A close-out memo issued Friday by Assistant Miami-Dade State Attorney Stewart Hedrick said a search of Steven DiLauro’s Pinecrest home didn’t turn up any weapons and that he “lacked the ability to carry out the described acts.”

“The defendant was physically located in Miami,” Hedrick wrote. “The only named target resides in Kentucky and Washington D.C., and there is no evidence of his intention to be anywhere near Miami.”

In early November, DiLauro, 31, was charged by the state with issuing a written threat to kill or do bodily harm, a felony. On Nov. 5, Capitol police notified Miami-Dade police, who went to the medical student’s home and took him into custody. Police said DiLauro admitted to making the threats, but said he had no intention of harming the senator.
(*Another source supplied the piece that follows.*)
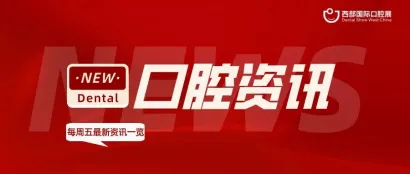 聚焦丨口腔医疗服务助力成都大运会；重医附属口腔医院获重庆市自然科学奖二等奖...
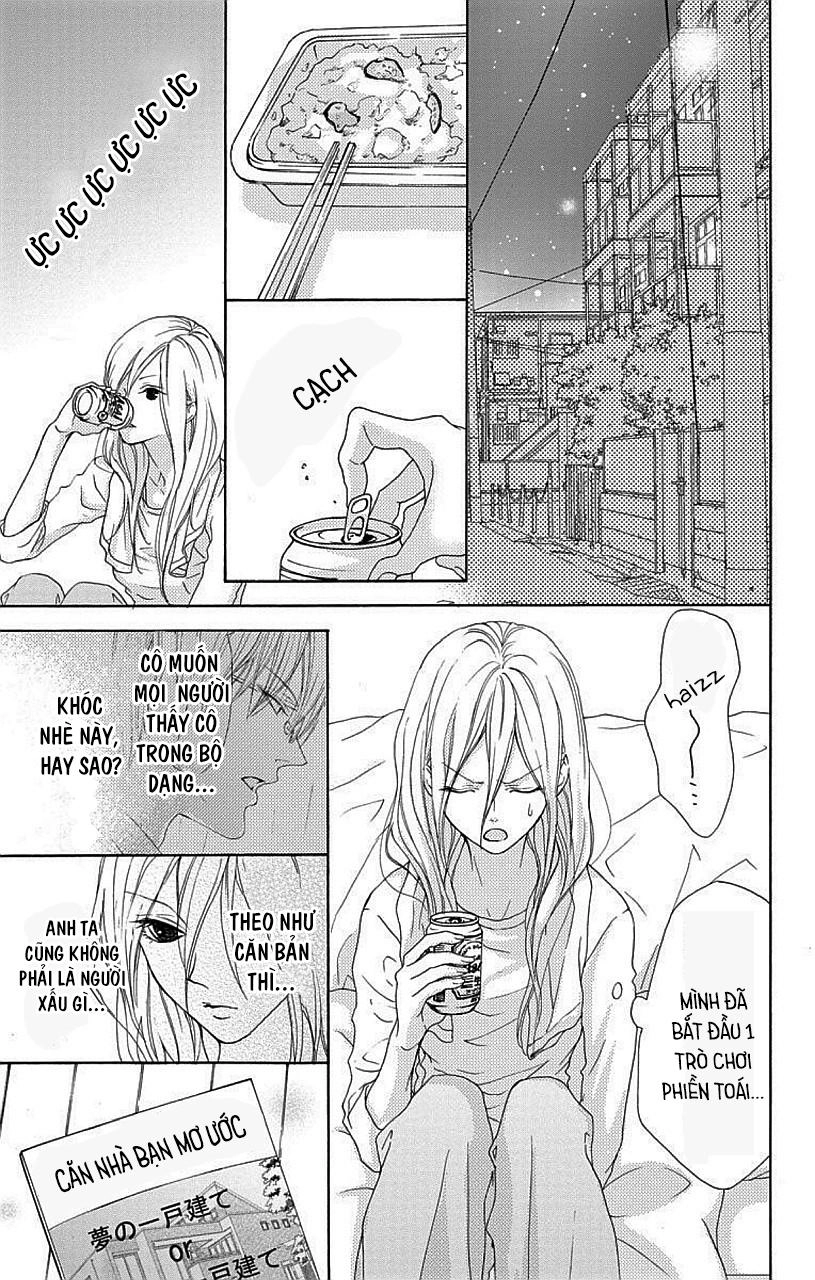 Game – Suit No Sukima Chapter 2 - 15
In a tweet, DiLauro said if he’s not killed first, he would bounce McConnell’s “skull on the sidewalk like a f...... sea otter and tear his skin off...” He went on to say that “Every member of the GOP should be lined up in front of a wall...”

In the end, prosecutors decided that DiLauro’s prose didn’t seem much different from the cesspool of political speech that has seeped into the Twitter world. Even President Donald Trump has been criticized for tweets and Twitter often warns readers of the inaccuracy of some of the president’s comments or re-tweets.

Trump once tweeted that “when the looting starts the shooting starts” about civil unrest following the death of George Floyd at the hands of police.

Legal experts say the First Amendment protects rhetorical hyperbole — or colorful commentary that no one would reasonably believe to be real.

In the end, state prosecutors said they didn’t believe they could secure a conviction against DiLauro.

“Senator McConnell’s representatives indicated that he understood the decision and did not wish to object to it,” Hedrick wrote.